What the task requires |
Quote every entry word for word.
****
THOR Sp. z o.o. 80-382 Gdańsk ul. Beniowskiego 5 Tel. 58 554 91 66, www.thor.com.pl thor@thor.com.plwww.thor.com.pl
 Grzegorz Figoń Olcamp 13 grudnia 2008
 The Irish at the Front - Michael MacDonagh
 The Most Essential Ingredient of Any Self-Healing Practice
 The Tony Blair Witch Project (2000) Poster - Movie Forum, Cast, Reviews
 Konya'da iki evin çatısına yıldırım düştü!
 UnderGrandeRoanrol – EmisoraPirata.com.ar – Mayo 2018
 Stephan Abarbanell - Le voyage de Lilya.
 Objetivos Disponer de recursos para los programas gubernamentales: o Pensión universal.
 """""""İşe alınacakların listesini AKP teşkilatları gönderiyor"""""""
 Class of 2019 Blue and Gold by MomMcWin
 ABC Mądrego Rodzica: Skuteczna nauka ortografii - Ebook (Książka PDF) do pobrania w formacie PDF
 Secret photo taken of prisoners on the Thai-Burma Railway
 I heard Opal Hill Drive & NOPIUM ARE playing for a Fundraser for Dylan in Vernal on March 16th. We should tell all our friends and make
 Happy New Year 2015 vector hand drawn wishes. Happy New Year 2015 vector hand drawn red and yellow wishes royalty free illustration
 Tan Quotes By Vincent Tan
****
Answer box |
THOR Sp. z o.o. 80-382 Gdańsk ul. Beniowskiego 5 Tel. 58 554 91 66, www.thor.com.pl thor@thor.com.plwww.thor.com.pl
 Grzegorz Figoń Olcamp 13 grudnia 2008
 The Irish at the Front - Michael MacDonagh
 The Most Essential Ingredient of Any Self-Healing Practice
 The Tony Blair Witch Project (2000) Poster - Movie Forum, Cast, Reviews
 Konya'da iki evin çatısına yıldırım düştü!
 UnderGrandeRoanrol – EmisoraPirata.com.ar – Mayo 2018
 Stephan Abarbanell - Le voyage de Lilya.
 Objetivos Disponer de recursos para los programas gubernamentales: o Pensión universal.
 """""""İşe alınacakların listesini AKP teşkilatları gönderiyor"""""""
 Class of 2019 Blue and Gold by MomMcWin
 ABC Mądrego Rodzica: Skuteczna nauka ortografii - Ebook (Książka PDF) do pobrania w formacie PDF
 Secret photo taken of prisoners on the Thai-Burma Railway
 I heard Opal Hill Drive & NOPIUM ARE playing for a Fundraser for Dylan in Vernal on March 16th. We should tell all our friends and make
 Happy New Year 2015 vector hand drawn wishes. Happy New Year 2015 vector hand drawn red and yellow wishes royalty free illustration
 Tan Quotes By Vincent Tan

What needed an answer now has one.